Plus, when it comes to where specifically prices have risen in the past 20 years, Britain is deeply divided. In 26 per cent of constituencies — overwhelmingly in the northeast, Wales and parts of the southwest — prices are actually lower than where they were in 2005 if you factor in inflation. By contrast, in London, the southeast, parts of the Midlands and the northwest, they are likely to have grown considerably.

St. Peter's Church and residential townhouses in Notting Hill, London.

London has dominated house price growth over the last 20 years

GETTY IMAGES

So why the sluggish growth, when the ten years before — between 1995 and 2005 — were so buoyant? It’s all down to the lasting and uneven legacy of the financial crisis of 2007-08, and the fact that many areas are still yet to recover.

“Real house price growth has been muted and unevenly distributed over the past 20 years,” Lucian Cook, the head of residential research at Savills, says. “Tougher economic conditions heralded the end of inflation-busting housing growth.”

Where is hot and where is not since 2005?

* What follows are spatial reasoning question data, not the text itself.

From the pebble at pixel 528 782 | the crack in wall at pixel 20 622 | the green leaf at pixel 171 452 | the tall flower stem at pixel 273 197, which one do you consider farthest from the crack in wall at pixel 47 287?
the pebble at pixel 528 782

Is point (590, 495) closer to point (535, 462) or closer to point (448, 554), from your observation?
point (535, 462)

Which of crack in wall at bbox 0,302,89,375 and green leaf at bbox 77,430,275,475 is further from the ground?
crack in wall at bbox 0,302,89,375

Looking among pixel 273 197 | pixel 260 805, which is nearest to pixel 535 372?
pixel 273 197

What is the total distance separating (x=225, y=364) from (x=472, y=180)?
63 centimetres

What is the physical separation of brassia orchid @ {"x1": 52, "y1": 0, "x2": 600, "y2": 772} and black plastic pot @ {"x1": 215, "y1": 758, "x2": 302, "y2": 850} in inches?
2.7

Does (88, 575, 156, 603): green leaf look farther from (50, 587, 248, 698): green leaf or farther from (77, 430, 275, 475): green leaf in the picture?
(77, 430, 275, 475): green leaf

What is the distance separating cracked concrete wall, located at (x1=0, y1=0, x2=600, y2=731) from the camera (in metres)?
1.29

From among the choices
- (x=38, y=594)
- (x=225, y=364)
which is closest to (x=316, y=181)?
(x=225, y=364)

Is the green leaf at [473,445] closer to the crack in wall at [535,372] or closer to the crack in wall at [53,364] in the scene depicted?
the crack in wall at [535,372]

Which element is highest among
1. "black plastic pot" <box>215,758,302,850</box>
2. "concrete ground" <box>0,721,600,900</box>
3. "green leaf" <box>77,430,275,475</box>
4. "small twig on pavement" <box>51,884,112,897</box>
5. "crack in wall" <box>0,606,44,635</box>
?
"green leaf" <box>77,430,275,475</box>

London has dominated house price growth over the past 20 years, with 17 out of the top 20 parliamentary constituencies having the strongest growth, even after the consumer price index of inflation is taken into account. The areas that have grown the most in price are those that have either been the most desirable for wealthy families because of business, work or lifestyle opportunities, or are affordable for young professionals.

Kensington and Bayswater, and Walthamstow (a 67 per cent rise even after inflation, with prices reaching £1.85 million and £563,109 respectively) are the two strongest risers in the capital, while Tottenham (63 per cent), Hackney North and Stoke Newington (62 per cent), and Lewisham West and East Dulwich (61 per cent) are next in line.

However, the nature of price rises in London and the southeast has been vastly different from other areas of the country — and here the figures expose further layers.

In London and the southeast, most of the growth happened before 2015, at which point the capital maxed out on affordability and price rises slowed drastically — a factor exacerbated by rising stamp duty, particularly the one that hit landlords from 2016. Indeed, since the mortgage crisis from September 2022, prices have gone into reverse in many more affluent parts of the city, as buyers simply cannot stretch to purchase expensive homes with mortgage interest rates now averaging upwards of 4 per cent. “Growth since 2015 reached an affordability ceiling, with average incomes unable to keep pace,” says Cook.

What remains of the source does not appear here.